--- Supplied material Enclosed Below ---
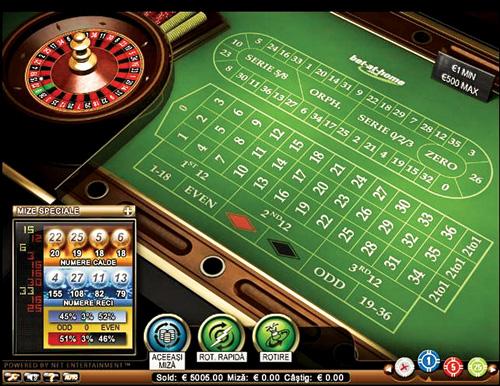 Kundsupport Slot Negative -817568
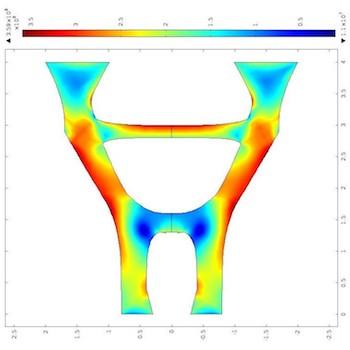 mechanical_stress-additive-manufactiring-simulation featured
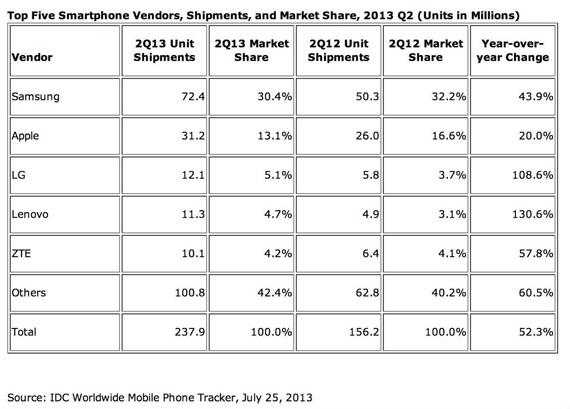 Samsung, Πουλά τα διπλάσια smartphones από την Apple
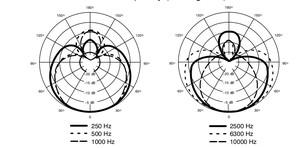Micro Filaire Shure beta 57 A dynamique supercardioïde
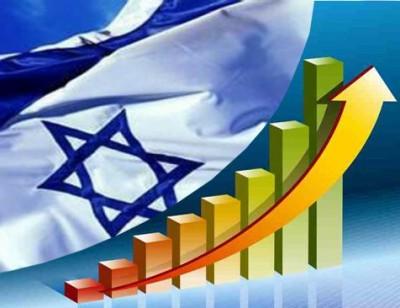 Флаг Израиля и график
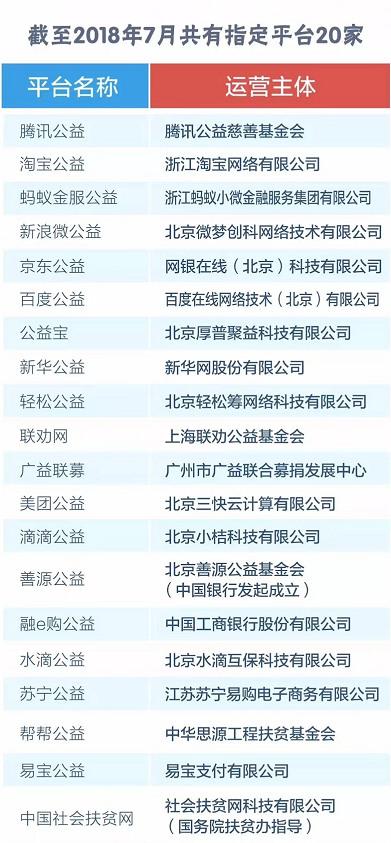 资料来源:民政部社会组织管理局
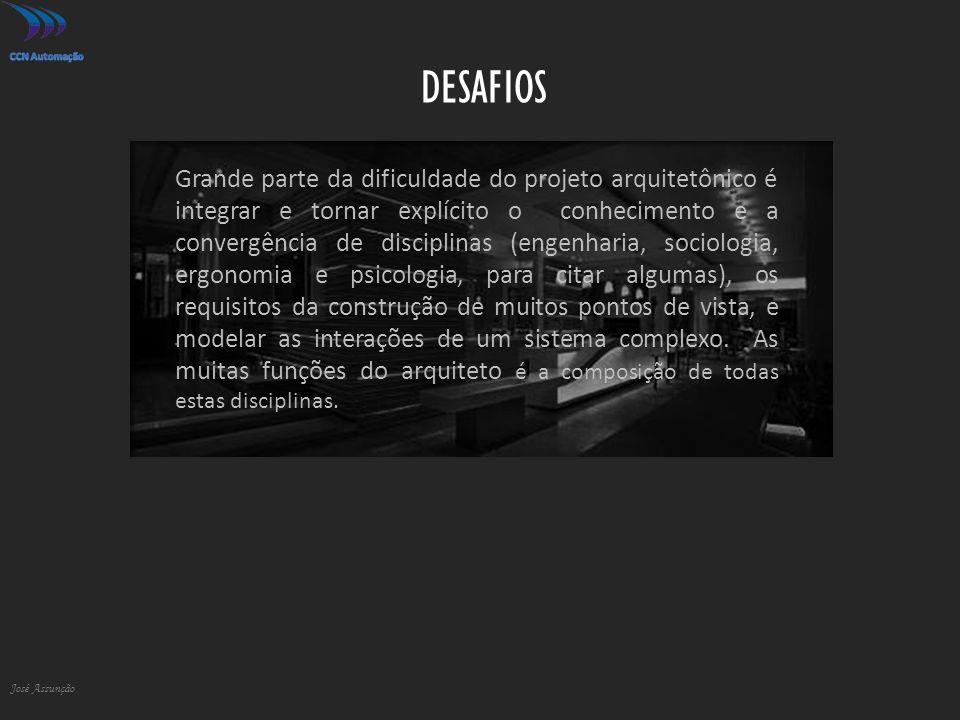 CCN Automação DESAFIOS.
--- End of Enclosed Supplied material ---
• **Your task**: Return the entries verbatim without images.

• **Task response**:
 Kundsupport Slot Negative -817568
 mechanical_stress-additive-manufactiring-simulation featured
 Samsung, Πουλά τα διπλάσια smartphones από την Apple
Micro Filaire Shure beta 57 A dynamique supercardioïde
 Флаг Израиля и график
 资料来源:民政部社会组织管理局
 CCN Automação DESAFIOS.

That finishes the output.